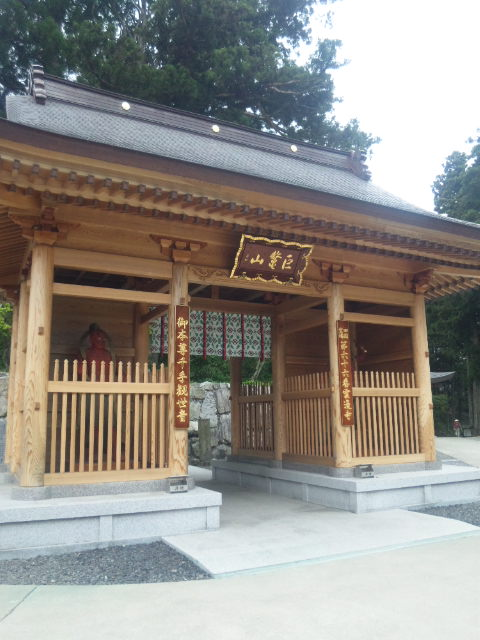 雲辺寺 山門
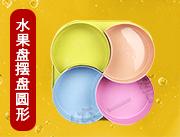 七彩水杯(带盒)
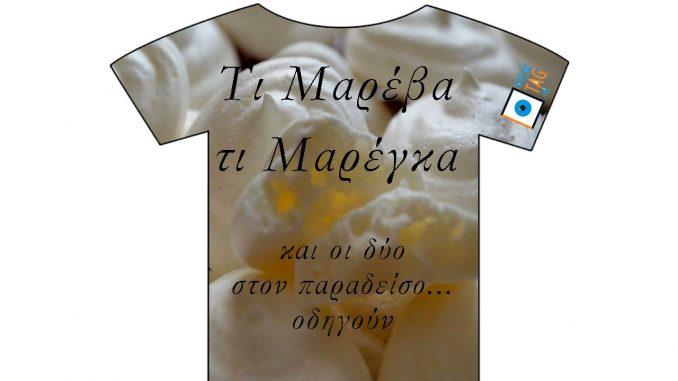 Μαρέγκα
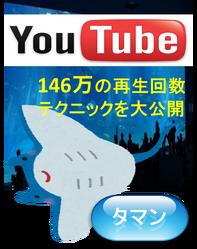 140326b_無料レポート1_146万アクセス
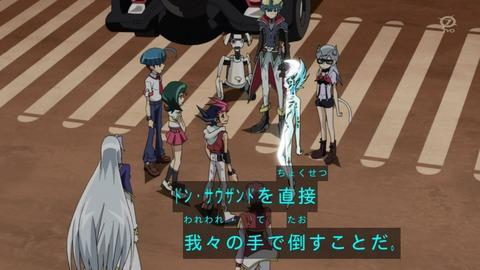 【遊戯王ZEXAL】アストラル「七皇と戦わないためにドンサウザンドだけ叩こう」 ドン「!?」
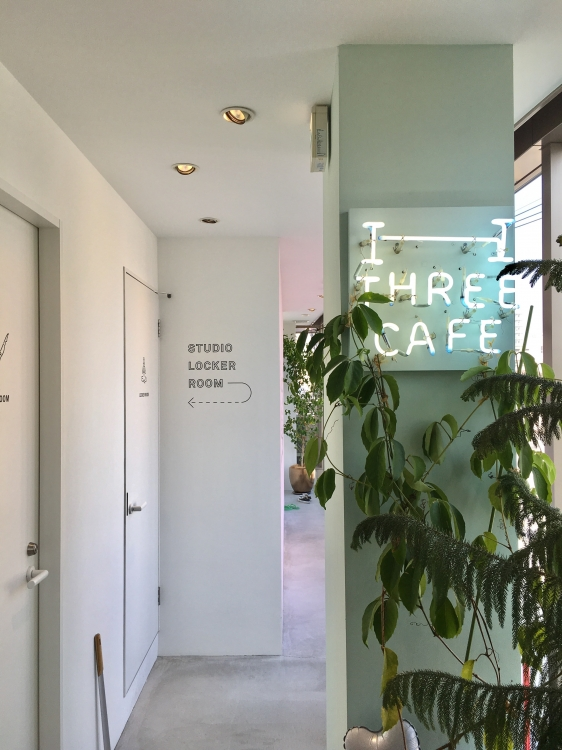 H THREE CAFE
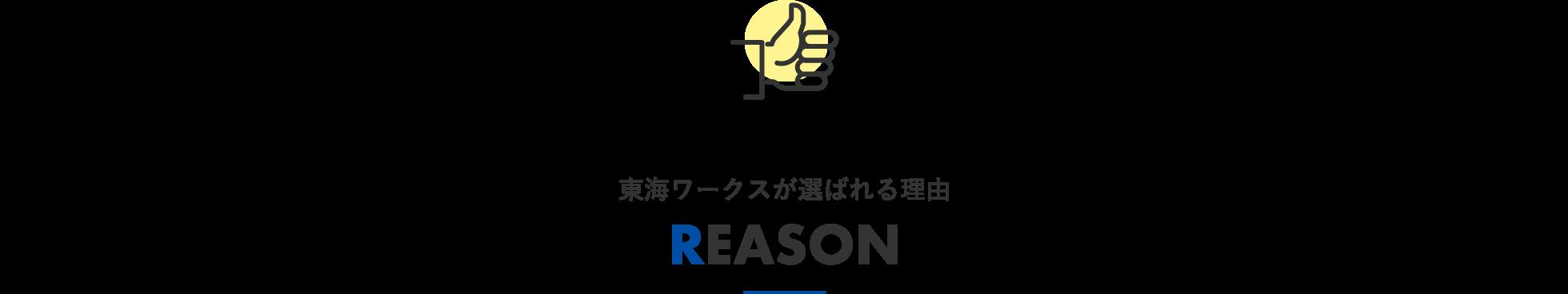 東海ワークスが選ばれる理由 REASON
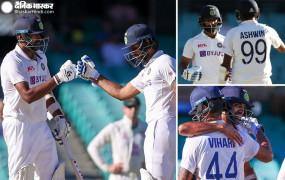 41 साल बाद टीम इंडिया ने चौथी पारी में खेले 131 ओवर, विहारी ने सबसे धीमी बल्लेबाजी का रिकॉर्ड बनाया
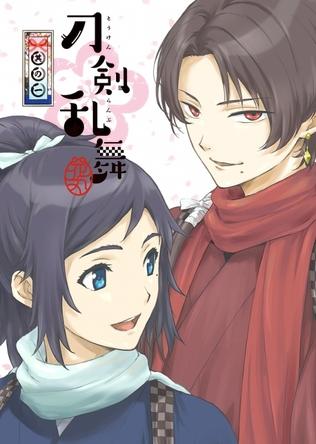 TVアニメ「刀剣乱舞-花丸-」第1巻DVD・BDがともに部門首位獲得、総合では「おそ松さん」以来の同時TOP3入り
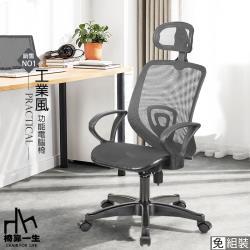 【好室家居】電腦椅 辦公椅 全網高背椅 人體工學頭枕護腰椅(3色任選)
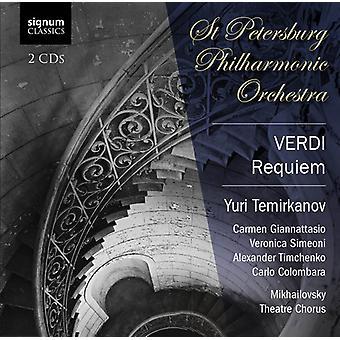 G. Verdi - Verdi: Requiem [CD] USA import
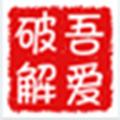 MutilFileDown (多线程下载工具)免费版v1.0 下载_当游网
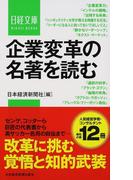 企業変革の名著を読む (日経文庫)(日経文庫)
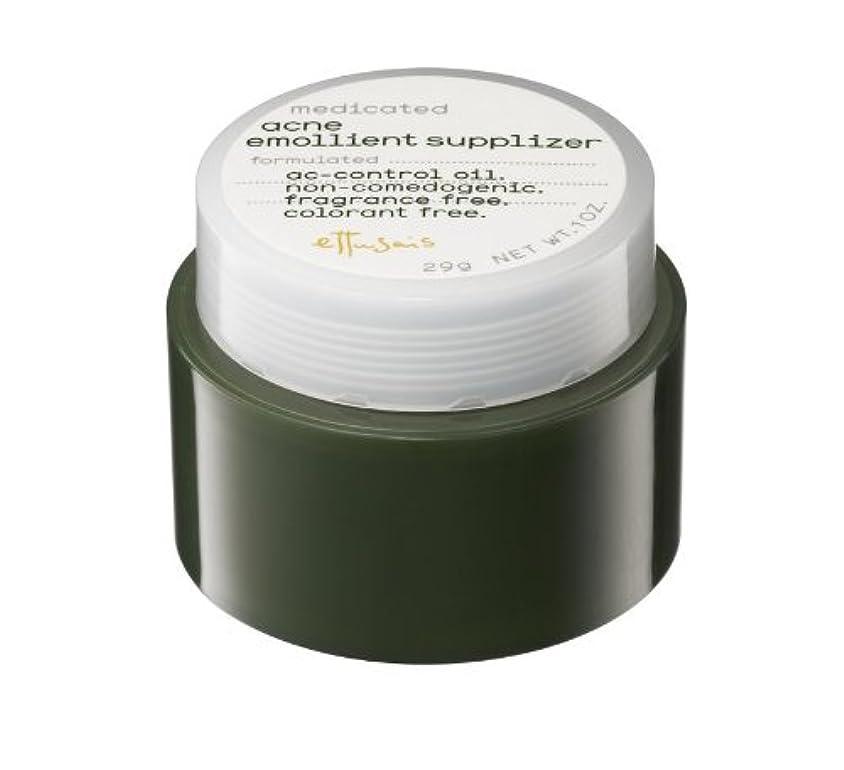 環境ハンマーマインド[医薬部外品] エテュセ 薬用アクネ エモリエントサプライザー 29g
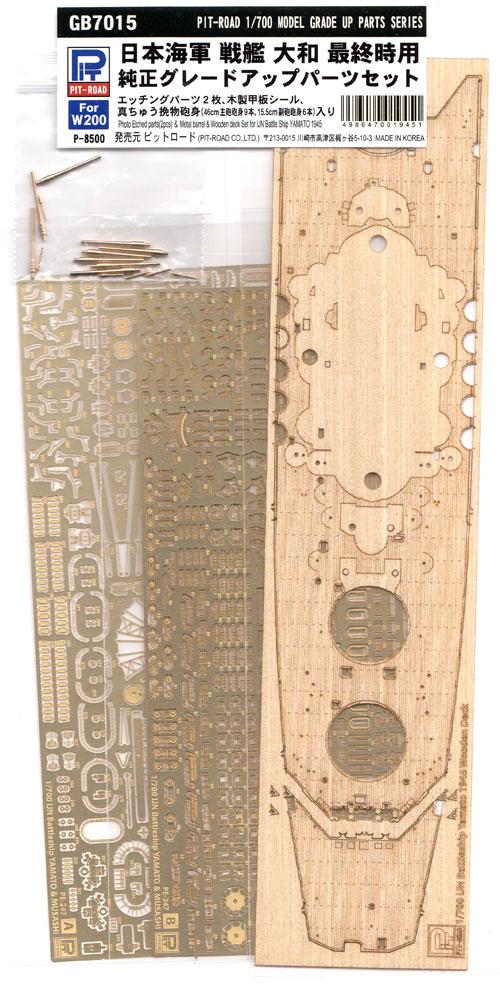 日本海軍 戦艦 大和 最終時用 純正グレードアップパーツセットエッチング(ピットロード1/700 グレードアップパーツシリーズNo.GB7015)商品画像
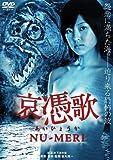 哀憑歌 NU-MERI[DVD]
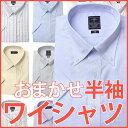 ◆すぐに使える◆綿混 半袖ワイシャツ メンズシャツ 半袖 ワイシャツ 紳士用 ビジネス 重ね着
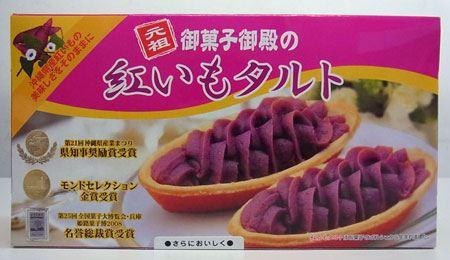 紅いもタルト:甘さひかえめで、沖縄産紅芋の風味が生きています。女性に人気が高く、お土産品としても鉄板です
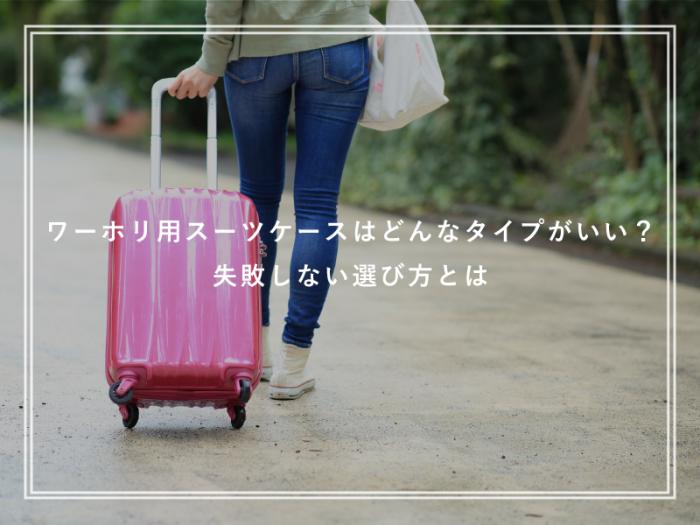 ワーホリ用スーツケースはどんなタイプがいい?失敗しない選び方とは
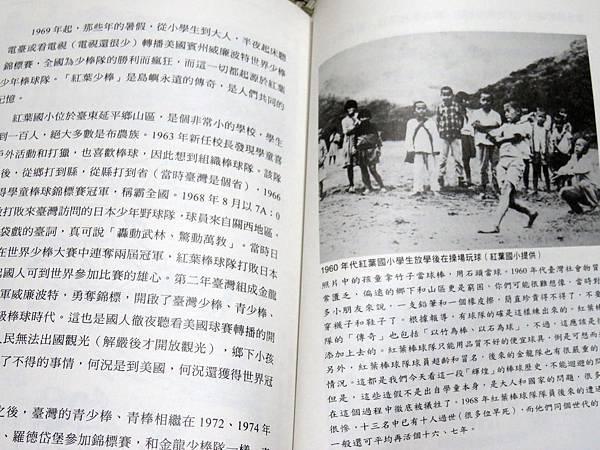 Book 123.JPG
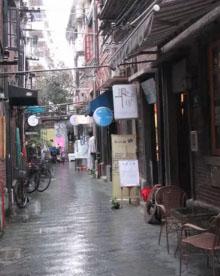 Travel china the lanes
==============================
Retype the material in full, exactly as written, and exclude the pictures.

#### [Answer to the problem]
 雲辺寺 山門
 七彩水杯(带盒)
 Μαρέγκα
 140326b_無料レポート1_146万アクセス
 【遊戯王ZEXAL】アストラル「七皇と戦わないためにドンサウザンドだけ叩こう」 ドン「!?」
 H THREE CAFE
 東海ワークスが選ばれる理由 REASON
 41 साल बाद टीम इंडिया ने चौथी पारी में खेले 131 ओवर, विहारी ने सबसे धीमी बल्लेबाजी का रिकॉर्ड बनाया
 TVアニメ「刀剣乱舞-花丸-」第1巻DVD・BDがともに部門首位獲得、総合では「おそ松さん」以来の同時TOP3入り
 【好室家居】電腦椅 辦公椅 全網高背椅 人體工學頭枕護腰椅(3色任選)
 G. Verdi - Verdi: Requiem [CD] USA import
 MutilFileDown (多线程下载工具)免费版v1.0 下载_当游网
 企業変革の名著を読む (日経文庫)(日経文庫)
 環境ハンマーマインド[医薬部外品] エテュセ 薬用アクネ エモリエントサプライザー 29g
 日本海軍 戦艦 大和 最終時用 純正グレードアップパーツセットエッチング(ピットロード1/700 グレードアップパーツシリーズNo.GB7015)商品画像
 哀憑歌 NU-MERI[DVD]
 ◆すぐに使える◆綿混 半袖ワイシャツ メンズシャツ 半袖 ワイシャツ 紳士用 ビジネス 重ね着
 紅いもタルト:甘さひかえめで、沖縄産紅芋の風味が生きています。女性に人気が高く、お土産品としても鉄板です
 ワーホリ用スーツケースはどんなタイプがいい?失敗しない選び方とは
 Book 123.JPG
 Travel china the lanes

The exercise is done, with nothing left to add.